Entries drawn from a collection:
──────────

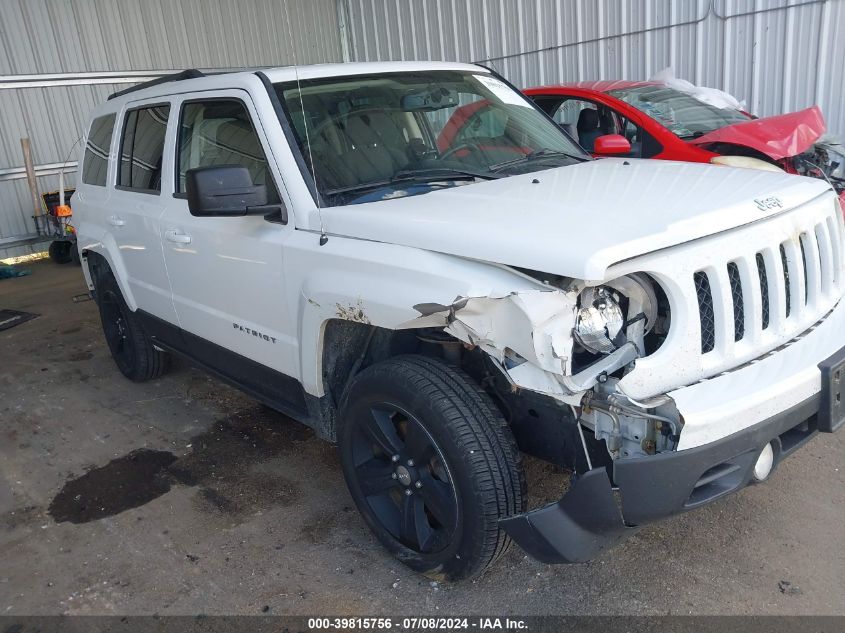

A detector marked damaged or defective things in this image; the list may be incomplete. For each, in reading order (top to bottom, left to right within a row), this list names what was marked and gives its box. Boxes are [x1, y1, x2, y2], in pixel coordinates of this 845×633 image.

dented hood [688, 105, 820, 159]
dented hood [318, 157, 832, 280]
cracked headlight lens [572, 286, 628, 356]
exposed damaged bumper support [498, 396, 820, 564]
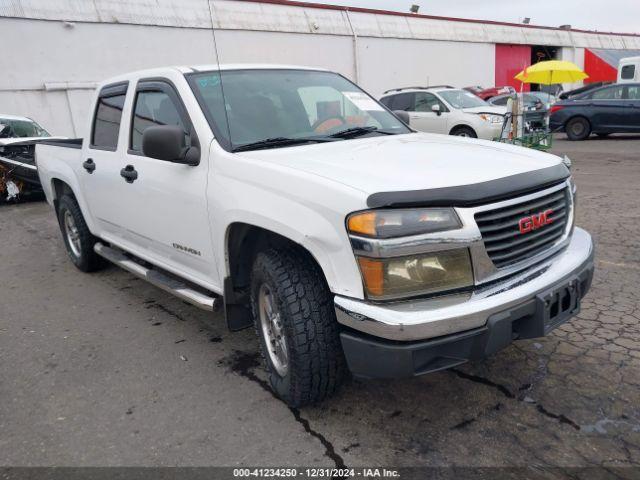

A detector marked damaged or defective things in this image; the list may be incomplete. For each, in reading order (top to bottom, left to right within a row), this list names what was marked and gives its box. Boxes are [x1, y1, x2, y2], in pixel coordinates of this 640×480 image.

cracked asphalt [0, 134, 636, 468]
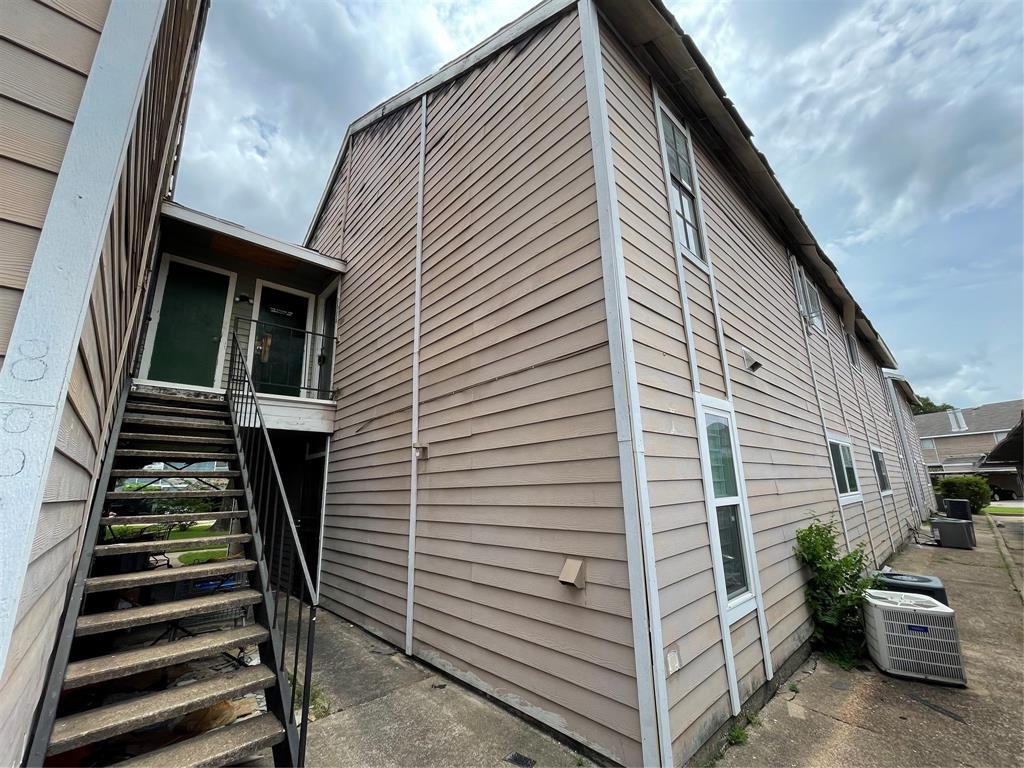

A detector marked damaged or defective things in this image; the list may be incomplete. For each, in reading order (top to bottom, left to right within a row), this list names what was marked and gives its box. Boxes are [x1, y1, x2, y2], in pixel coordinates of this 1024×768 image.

cracked concrete pavement [720, 518, 1024, 768]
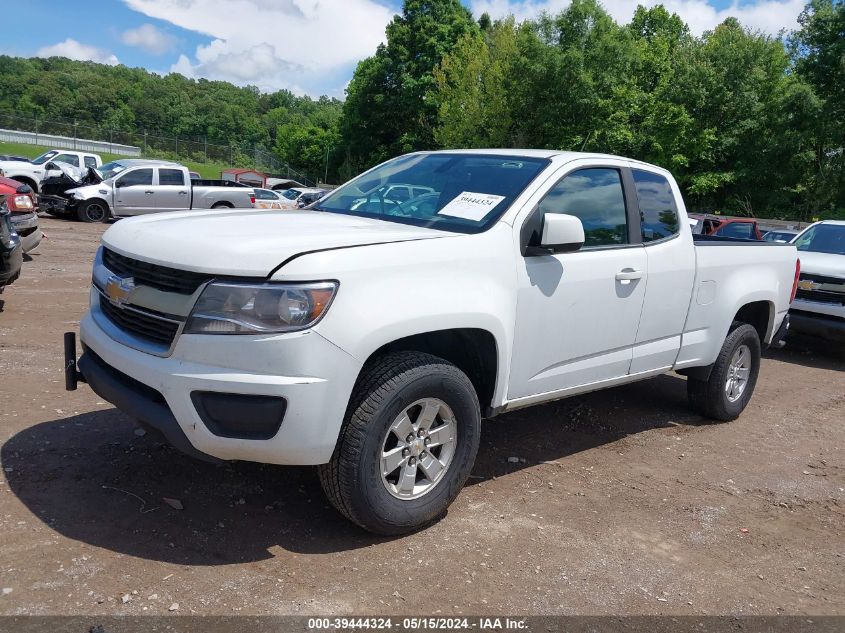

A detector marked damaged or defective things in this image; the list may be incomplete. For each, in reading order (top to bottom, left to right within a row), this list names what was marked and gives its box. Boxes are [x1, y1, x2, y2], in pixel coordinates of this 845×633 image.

damaged vehicle [0, 175, 42, 254]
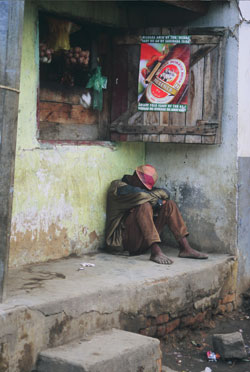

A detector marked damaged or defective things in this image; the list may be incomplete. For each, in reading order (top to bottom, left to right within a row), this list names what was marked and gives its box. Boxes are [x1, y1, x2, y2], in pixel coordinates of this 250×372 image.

peeling paint wall [9, 0, 145, 268]
peeling paint wall [146, 0, 238, 254]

──────────

## Problem to solve
Write out every line of the records above as a single numbered list, omitting blank lines and leaving the pictures out.

## Complete answer
1. A detector marked damaged or defective things in this image; the list may be incomplete. For each, in reading order (top to bottom, left to right within a row), this list names what was marked and gives its box. Boxes are [x1, y1, x2, y2], in pixel coordinates of this 845×633 image.
2. dented hood [688, 105, 820, 159]
3. dented hood [318, 157, 832, 280]
4. cracked headlight lens [572, 286, 628, 356]
5. exposed damaged bumper support [498, 396, 820, 564]
6. A detector marked damaged or defective things in this image; the list may be incomplete. For each, in reading order (top to bottom, left to right within a row), this list names what was marked and gives its box. Boxes are [x1, y1, x2, y2], in pixel coordinates of this 640×480 image.
7. cracked asphalt [0, 134, 636, 468]
8. A detector marked damaged or defective things in this image; the list may be incomplete. For each, in reading order (top to bottom, left to right within a row), this list names what was marked and gives its box. Boxes are [x1, y1, x2, y2], in pixel coordinates of this 1024×768 image.
9. cracked concrete pavement [720, 518, 1024, 768]
10. A detector marked damaged or defective things in this image; the list may be incomplete. For each, in reading order (top to bottom, left to right within a row), this list names what was marked and gives its box. Boxes are [x1, y1, x2, y2], in pixel coordinates of this 845×633 image.
11. damaged vehicle [0, 175, 42, 254]
12. A detector marked damaged or defective things in this image; the list may be incomplete. For each, in reading order (top to bottom, left to right within a row), this list names what was marked and gives its box. Boxes are [x1, y1, x2, y2], in pixel coordinates of this 250×372 image.
13. peeling paint wall [9, 0, 145, 268]
14. peeling paint wall [146, 0, 238, 254]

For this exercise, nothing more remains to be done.